Bobbie LaVita, Bobbie LaVita, Bobbie LaVita, Bobbie LaVita, Bobbie LalalalalalalaVita

The name kept running through Vince’s head mambo-style as he stepped out of the station into Edward Street. It was a sunny day, not too hot, just lit up. The sun hung low in the sky,
throwing
a vivid light over everything.

‘Detective Treadwell?’

Vince turned around sharply, and there he was.

Giving him the benefit of the doubt, he was about five foot seven inches, maybe less. Podgy with sandy hair, he looked as if he’d be bald by the time he hit forty. But that day looked at least twenty years off.
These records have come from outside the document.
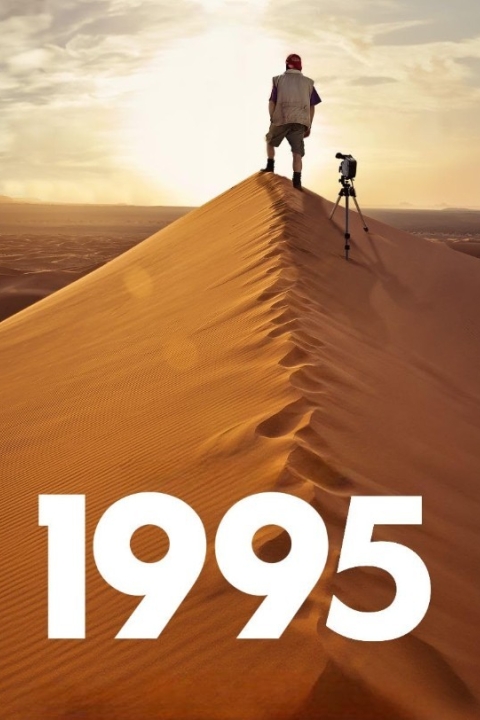 فیلم 1995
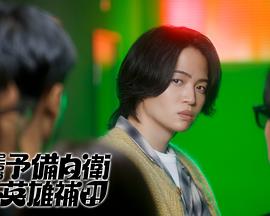 这里是预备自卫英雄补？！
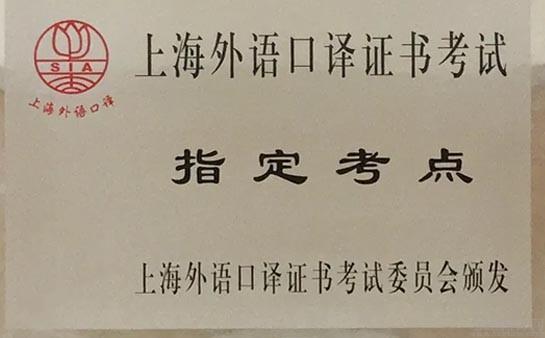 官方也对新世界的卓越教育成果表示认可,考官项恒军老师近期接收专访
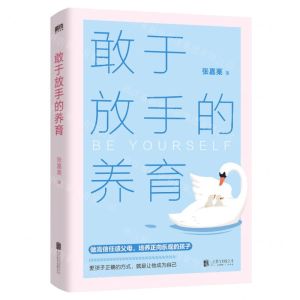 [N]敢于放手的养育-9787559658494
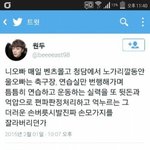 [EXO] 이미친련 잡덕이야뭐야?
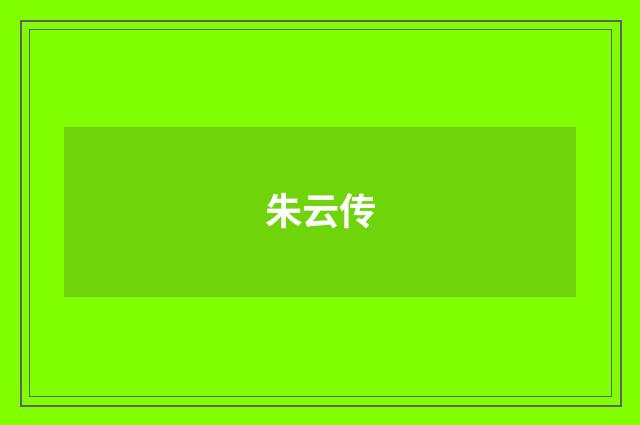 朱云传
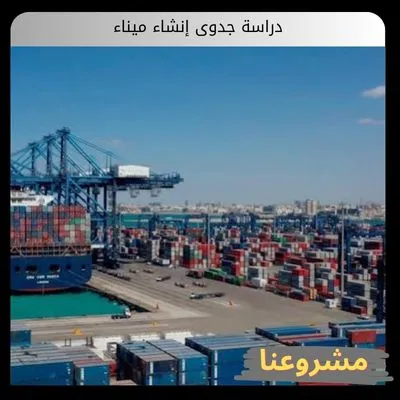 دراسة جدوى إنشاء ميناء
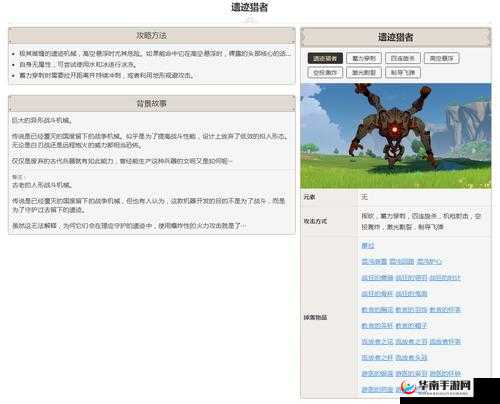 原神遗迹猎者究竟如何攻克？全面攻略与致胜技巧大揭秘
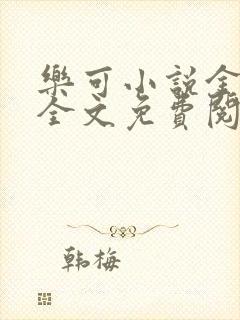 乐可小说金银花全文免费阅读在线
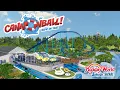 CANNONBALL Coming 2027 to Holiday World Splashin Safari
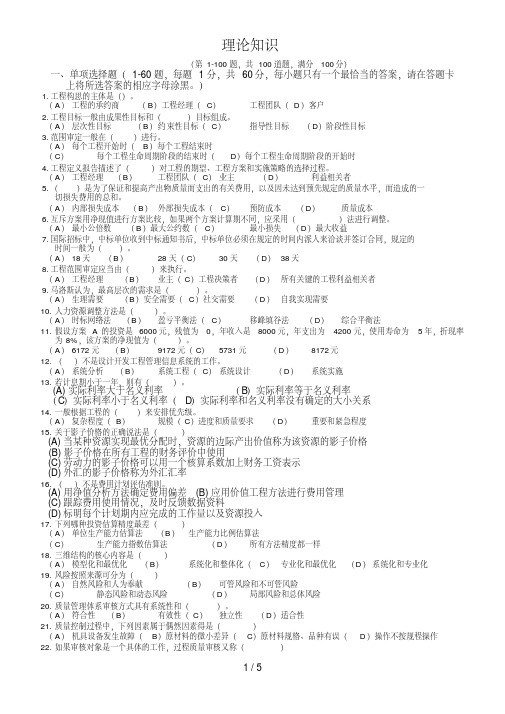 高级项目管理师考试例题共页理论试题及答案周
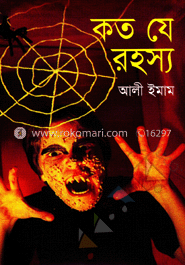কত যে রহস্য : ভিনদেশির কাহিনি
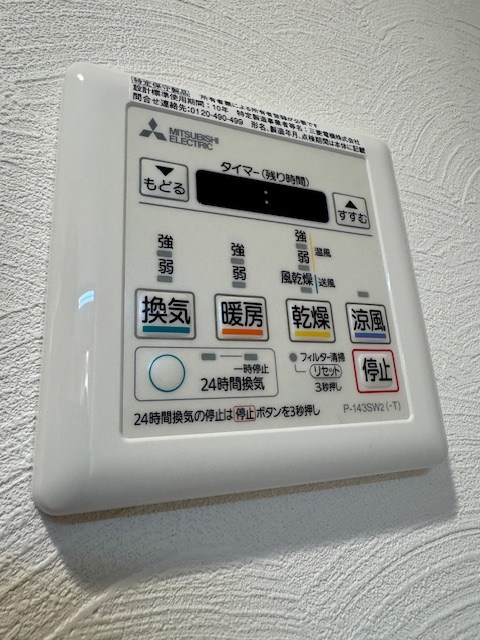 その他9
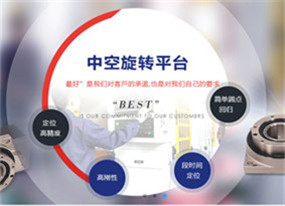 【上线】东莞市永耀传动科技有限公司网站正式上线!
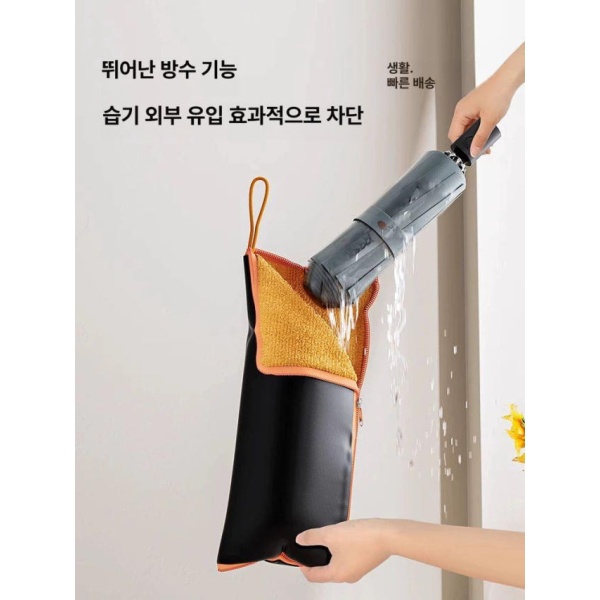 프리미엄 휴대용 그린 자동 튼튼한 일본양산 우산 보관 가방 여행용 장우산 패션 소품 대형 비 오는 날 그린 - 상세 이미지 5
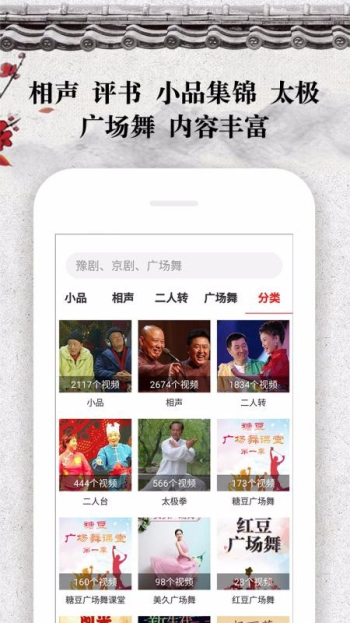 戏曲大观园完整版在线观看  v1.4.03图2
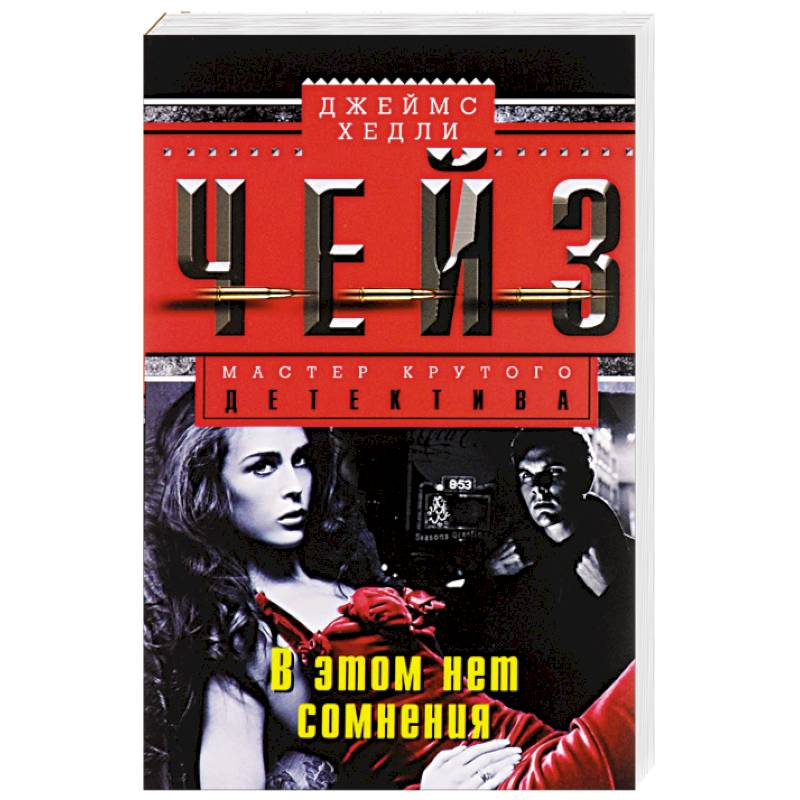 Фото В этом нет сомнения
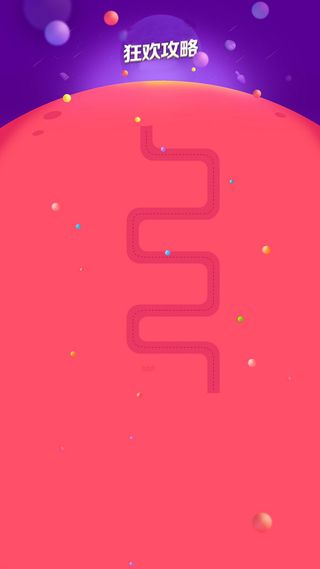 狂欢攻略彩带H5背景图高清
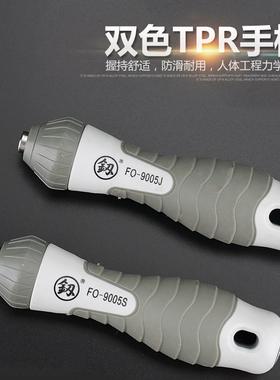 福冈工业级多功能棘轮螺丝刀超省力伸缩加长弯曲带磁性两用起子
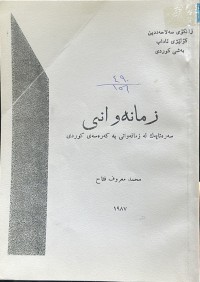 Image of زمانەوانی سەرەتایەك لە زمانەوانی بە کەرەستەی کوردی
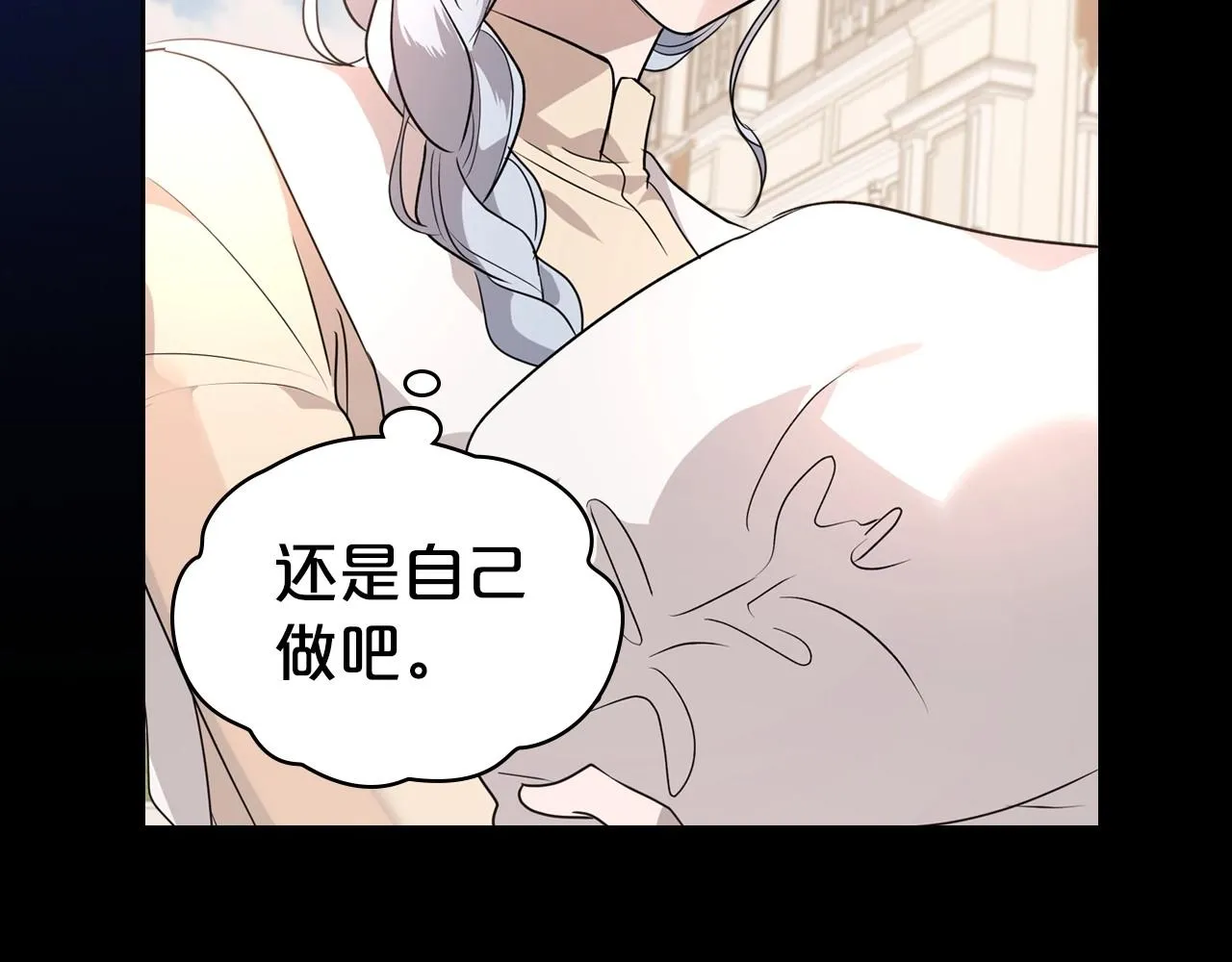 第24话 困顿的处境 第98页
‘I’m Terence. Terence Greene-John, reporter for the
Evening Argus
.’

Vince gave the cub reporter a thorough once-over: noting a brown Harris-tweed hacking jacket; burgundy V-neck jumper, probably with holes in the elbows but he couldn’t see; Tattersall check shirt; green tie with small blue mallards flying all over it, and tightly knotted like a noose; faded bottle-green baggy
corduroy
trousers worn high with braces, exposing red socks and battered brown brogues. In fact, everything about the fellow’s garb looked battered, baggy, well worn and handed down. He looked like a ruddy-faced young farmer from good stock.

‘If it’s about the three in Kemp Town, I don’t know any more than Detective Machin already told you people.’

Terence dismissed this with a vigorous shake of his head. ‘No, no, no, Mr Treadwell—’

‘Detective Treadwell.’

‘Yes, yes, yes, sorry sorry—’

‘It’s OK. What can I do for you, Mr Green …?’

‘Green-John,’ he corrected, reaching into his jacket pocket and handing Vince his card. ‘Jack Regent is the story I’m covering.’

Vince inspected the card which, on closer inspection, was not a card at all but a piece of thick, scissor-cut paper. It just had his name and a number on it in plain typewriter font. Vince inspected Terence, noting the reporter had the inky fingers of multiple
ribbon
changes. But the card was wrong, because he’d obviously knocked it up himself. Vince raised a doubtful eyebrow. ‘You really work for the paper?’

Terence couldn’t meet his gaze, instead his eyes darted
downwards
. Vince noticed he had exceptionally long eyelashes, like a girl’s.